Work instruction 1 → In the Christmas Eve story, at about what time did the narrator go to bed?
Work instruction 2 → List every word or phrase in the Christmas Eve story that is set off by quotation marks, whether single or double.

Exercise passage →
'''
The following story is also true and occurred in 2001...

        T'was Christmas Eve night,actually early Christmas morning at 
 about 3 AM,when I went to bed. I fell asleep rather quickly and 
 dreamed. Don't recall all the texture of the dream....do recall I was 
 walking down a street at night,when something black detached itself from 
 the shadows and attached itself to my back.I struggled to dis-lodge it 
 but it only wrapped me tighter,then I felt a grip,like of immense 
 jaws,upon the entire back of my neck,I continued to struggle and in the 
 course of struggling,I slowly awakened.
            I had been sleeping with my back to the outside of the 
 bed,and as I lie there,I became VERY aware the pressure of the thing's 
 immense bite was yet upon my neck. I slowly rolled over,fully awake 
 now...and felt the pressure ease.I scanned the room for what,I don't 
 know,but I could sense something in there with me....but couldn't see 
 it. I noticed movement from the corner of my right eye and looked that 
 direction...saw nothing.Meanwhile strange sensations like goosebumps 
 were coursing 'inside' my body in surging waves that crested in the back 
 of my neck,wwhere I could still feel a trace of the thing's "grip."
         Again I detected movement to my right and stared that way till 
 my eyeds blurred,but yet saw nothing.I sat up and said,"get the hell 
 outta here." The sensations I'd been experiencing intensified 
 momentarily...then eased up. I lay back down upon my back(of course) and 
 went to sleep,ever conscious that it was still there.
            Next night,I came out here to my PC and began typing this 
 tale.As I typed,I could feel the sensations from the earlier morning's 
 experience beginning to rise within me...by the time I had finished 
 typing...I was near quivering...something unseen was standing right 
 behind me and I knew it would be useless to turn and look to see it.I 
 hit 'save my message" to the chat board and the message tried to load,then 
 vanished. I went back and it wasn't there.Forward,ditto..it was just 
 gone.Gave up and headed to bed...with just a bit of dread,as I could 
 feel it "tagging along" behind me.I undressed and lay down....scanning 
 the dark room several times...saw nothing....still felt the 
 sensations...finally drifted off to sleep with the knowledge that it 
 couldn't really hurt me.
'''
Data extract →
'''
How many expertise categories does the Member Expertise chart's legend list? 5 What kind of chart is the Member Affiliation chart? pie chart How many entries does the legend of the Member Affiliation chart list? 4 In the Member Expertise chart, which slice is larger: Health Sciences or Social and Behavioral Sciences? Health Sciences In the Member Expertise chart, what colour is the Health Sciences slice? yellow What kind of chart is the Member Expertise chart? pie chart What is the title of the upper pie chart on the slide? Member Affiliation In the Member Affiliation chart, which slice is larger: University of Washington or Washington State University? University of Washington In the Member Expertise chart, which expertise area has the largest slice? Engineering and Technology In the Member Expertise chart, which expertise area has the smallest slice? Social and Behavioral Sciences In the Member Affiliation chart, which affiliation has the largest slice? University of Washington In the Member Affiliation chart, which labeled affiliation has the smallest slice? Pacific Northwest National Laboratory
'''
Reply 1 → At about 3 AM, early Christmas morning.

Reply 2 →
- inside
- grip
- get the hell outta here
- save my message
- tagging along